4月1日に全編が主人公の主観映像の映画「ハードコア」が公開されました。実験的な映画のため一般的な評価は賛否両論のようですが、今回はこの映画が秘めている魅力を探っていきます。
「観る」のではなく「体感する」映画!
FPSゲームが映画になっちゃった!
この映画について全く情報のない人は、まずはこの予告映像をご覧下さい。
ご覧頂いたようにこの「ハードコア」は全編主観映像のみで作られた、かなり実験的な映画なのです。
この映画は主人公が最先端の研究所らしき場所で目覚めるところから始まります。主人公にエステルと名乗る女性が話しかけ、彼女によると主人公はヘンリーという名前で、重傷を負い記憶がなくなった状態だったが、サイボーグの体へと改造したことで一命を取り留めた、と主人公の現状を説明してくれます。
この冒頭のシーン、どこかで似たようなものを見たことはありませんか?これは完璧にFPSゲームのチュートリアルそのものです。この映画はFPSゲームならぬ、世界初のFPS映画なのです。
息をつく間を与えないジェットコースタームービー!
冒頭のチュートリアル後、すぐさま敵と思われる謎のサイキック男に襲われます。
目の前で爆発、研究者が惨殺、一瞬の隙を突いてエステルと共に逃走、脱出ポットから抜け出して上空から地上へ落下...と、このようにアクションシーンのつるべ打ちで、観客に息をつく間を与えません。
まさに新感覚のジェットコースタームービーと言えるでしょう。
FPS映画を成立させるための工夫とは?
主観映像を映画に取り込んだ映画は多くありますが、最近ではその手法自体が目的化しており、映画として成立しているのか疑問を感じるものさえあります。しかし、この「ハードコア」は主観映像のみによる映画というものを成立させうる工夫をいくつも取り入れています。
工夫① 主人公の行動が制限されている
この映画では次から次へと襲って来る敵から逃げたり、逆に敵を襲ったりしていきますが、注目すべきはこれらアクションの選択肢が常に限られており、主人公の行動を観客が予測しやすいアクションになっているということです。主人公の行動を予測しやすいため、観客は主観映像に感情移入したまま観続けることが出来るのです。
工夫② 主人公に感情を持たせない
主人公は記憶を失っているという設定なので、映画の世界観における立ち位置的には、主人公と観客は対等な立場にあります。また、主人公は喋ることは出来ず、首を動かして「Yes」か「No」を示すことしかできません。もし、観客の予想していないようなことを喋らせてしまったら、たちまち観客は感情移入出来なくなってしまったでしょう。
工夫③ 撮影技術の向上
この映画はエクストリームスポーツのアスリート目線の映像の撮影などで使われる「GoPro」が主に使用されていますが、この映画の撮影のために、映像が常に水平をキープしたまま撮影出来るスタビライザー機能を搭載させることによって、かなり観やすい映像になっています。アクションシーンが多い今作ですが、映像がぶれて対象が見えないということは全くありません。
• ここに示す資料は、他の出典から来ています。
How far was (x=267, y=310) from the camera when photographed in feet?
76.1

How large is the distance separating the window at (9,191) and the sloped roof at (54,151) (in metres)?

FPSだけが魅力じゃない!ブラックな小ネタにも注目!
グロが苦手な人は注意!?冒頭の暴力シーン!
ここまで今作のFPS映像の凄さについて書いてきましたが、今作は映像だけではなく、アクションの合間合間に見せる様々な小ネタでも観客を楽しませてくれます。
まず映画のタイトルシーンがこの映画の暴力的な雰囲気を示してくれるのですが、その暴力の映像が「悪趣味」すぎて笑えてしまいます。ぜひ実際に観て頂きたいのですが、グロテスクな映像が苦手な人は観ない方が良いかもしれません...。
「悪趣味」な演出が満載!
冒頭の、研究所が敵に襲われるシーンでは、研究員が爆発で吹き飛んだ巨大なドアの下敷きにされますが、さらにサイキック男にそのドアの上を歩かれて、彼が歩く度に「グジョッ、グジョッ」という音がします。
他にも、ロシア警官が廃墟で女性を襲っている場面や、いかがわしい店での場面が必要以上に長かったりなど、映画全編で「これ必要か!?」と思ってしまうほど小さい悪趣味なネタが満載です!
ラストはクイーンのあの名曲!
小ネタだけでなく、音楽でも映画を盛り上げてくれます。特に注目すべきは、予告映像でも流れていましたが、クイーンの名曲「Don't Stop Me Now」が流れるラストのアクションシーンです。
曲の歌詞と同様に主人公が文字通りアドレナリン全開で闘うラストは、最高に盛り上がるアクションシーンになっています!
グロテスク映像と手ブレ映像が苦手という人には、今作はもしかしたら向かないかもしれませんが、今後のアクション映画の方向性を決めてしまうかもしれない映画になっています。ぜひ劇場でこの「ハードコア」を「体感」してみて下さい!